Her PhD dissertation focused on effects of a natural experiment from data of an Indonesian school-expansion program of the 1970s to provide the first conclusive evidence that in a developing country, more education resulted in higher wages.
In 2003, she co-founded Poverty Action Lab at MIT, which has since conducted over 200 empirical development experiments and train development practitioners in running randomized controlled trials.
She won the 2014 Infosys Prize in Social Science-Economics.
She is a recipient of the 2010 John Bates Clark Medal for economists under 40 made the most significant contribution to economic thought and knowledge. She received her (first) honorary doctorate from the Université catholique de Louvain, on 2 February 2010.
In 2009 she was named a MacArthur Foundation Fellow, otherwise known as a "genius" grant. She is also a fellow of American Academy of Arts and Sciences from 2009. On 21 May 2009 she was selected as the first recipient of the Calvó-Armengol International Prize, which she finally received on 4 June 2010. That is awarded every two years to a top young researcher in economics or the social sciences for contributions to the theory and comprehension of the mechanisms of social interaction.
The US magazine Foreign Policy named her as one of the top 100 public intellectuals in the world in May 2008. In 2010, Foreign Policy again named her to its list of top 100 global thinkers. The Economist lists Duflo as one of the top 8 young economists in the world. She was named one of Time Magazine's 100 most influential people in the world in April 2011.
In 2005, Le Monde, Cercle des économistes awarded her the Best Young French Economist prize. She was awarded the Elaine Bennett Research Prize by the American Economic Association in 2002. That honours a female economist under 40 who has made outstanding contributions in any field of economic research.
In 2012, Duflo was picked by Foreign Policy magazine as one of its Top 100 Global Thinkers.
She received the 2015 Princess of Asturias Social Sciences award in Spain.
Other professional activities
She was the founding editor of the American Economic Journal: Applied Economics and is a co-editor of the Review of Economics and Statistics and the Journal of Development Economics. Also, she is a member of the editorial committee of the Annual Review of Economics and a member of the Human Capital Research Programme within the International Growth Centre.
She is currently a co-director of the Abdul Latif Jameel Poverty Action Lab at MIT, and she writes a monthly column for Libération, a French daily.

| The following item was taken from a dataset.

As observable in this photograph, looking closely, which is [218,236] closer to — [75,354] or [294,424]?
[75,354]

She was the main speaker at the first Bocconi Lecture of Bocconi University in 2010, followed in 2011 by Caroline Hoxby.
In April 2011, she released her latest book Poor Economics, co-authored with Banerjee. It documents their 15 years of experience in conducting randomized control trials to alleviate poverty. The book has received a very positive acclaim. Nobel Laureate Amartya Sen called it "a marvelously insightful book by the two outstanding researchers on the real nature of poverty."